It is a bold move to centre an entire movie around one protagonist located in one place, because the movie is the man, is the mining base on the Moon.
Once in a while you get a movie like “Moon” starring Sam Rockwell, where the same-old corporate-villiany story is made different by the way it’s told.
It was a claustrophobic experience for me because just imagine what is a man to do to occupy himself while being out on the moon on a 3 year contract? Running on a treadmill? Talking to plants? Recording messages for his wife and daughter to be sent back to Earth? Okay, so once in a while he gets to go outside, traveling in a vehicle that resembled a more advanced modification of Flintstone’s automobile, so as to harvest Helium 3 from another machine. He would then return to base, pop the canister in a shuttle that will catapult itself back to Earth. But imagine doing that for 1095 days.
But of course, something dramatic must happen, which provides great premise to stretch Rockwell’s performance. As I try to figure out what the huge conspiracy is, what stood out was not the omni-theatre experience of the set design but really Rockwell’s charisma and post production effects. It is challenging playing dual characters and Rockwell seemed like the perfect guy for it. He isn’t so good-looking that trying to make subtle changes to his face would come across contrived and unreal. He has a middle-class presence that doesn’t steal from the circumstance he is in, but yet still charismatic enough to hold the screen for nearly two hours.
Rockwell wasn’t playing two different characters nor was he playing twins. He was in fact playing the same person, at different stages of his life. It’s hard to talk about this without giving too much away, but special effects make-up was incredible in helping to distinguish the two. They were alike but not quite alike. Editing was seamless with the two of them walking past each other in a medium shot, being in the foreground and background at the same time and even having physical contact while the audience had perfect view of both their faces. I marvel at this because having played twins in “Beach Ball Babes”, I know the limitations we have when it comes to having physical contact with my twin. There was none that can be achieved. But then again we’re dealing with a different budget and different expertise here.
The execution of the story lacks a bit of something here and there that could give the movie a bigger punch. Sam’s “friend” was Gerty, a robot programmed to take care of him and assist him on the job. Possessing a human voice (Kevin Spacey), what his role was in the movie wasn’t very clear. At some point you think he might be the antagonist that would impede Sam in whatever he was set to find out, but then there wasn’t much conflict generated, and even though there was a small incident, it didn’t escalate to a point where it made me want to root for Sam and hope he would emerge victorious.

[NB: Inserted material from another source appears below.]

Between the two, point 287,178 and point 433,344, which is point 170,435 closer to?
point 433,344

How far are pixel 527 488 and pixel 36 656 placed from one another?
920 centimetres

Human emotions were explored, but it was primarily love driven. When two Sams meet while they are at different stages of their lives, there are bound to be personality clashes, pretty much like how we as human beings have internal struggles, except that now you see a flesh and blood mirror-reflection. Usually a lesson of some sort would be learnt and this could help propel the story to the end. Because the movie is made good largely by Rockwell’s nuanced portrayal of the character, the less developed characteristics of ‘New Sam’ only goes to illuminate the slack plot. For instance, we know for sure, the ‘Old Sam’ wants to get back to Earth to reunite with his wife and daughter, and you see that drive whatever he does, right to the end. But what do we know of ‘New Sam’? He looks younger and fitter, so presumably he was created to begin at a stage where ‘Old Sam’ probably would have already been through. This could have been used to establish certain past circumstances of Sam that we may not have learnt from the ‘Old Sam’. This history could then help us better understand why ‘New Sam’ did what he did to achieve his ultimate goal. I couldn’t connect with him because I felt the human need that was driving his actions and behaviour to achieve his goal was not compelling enough. He didn’t want to die, but why? Did he want to go back to Earth to reunite with his wife and daughter? Did he want to go back to expose the corporation?
I like to take the emotional journey with the protagonist because that is what connects.
“Moon” is a creative attempt to tell a typical story but it does have many unanswered questions that if explored could bring a different dimension to the movie.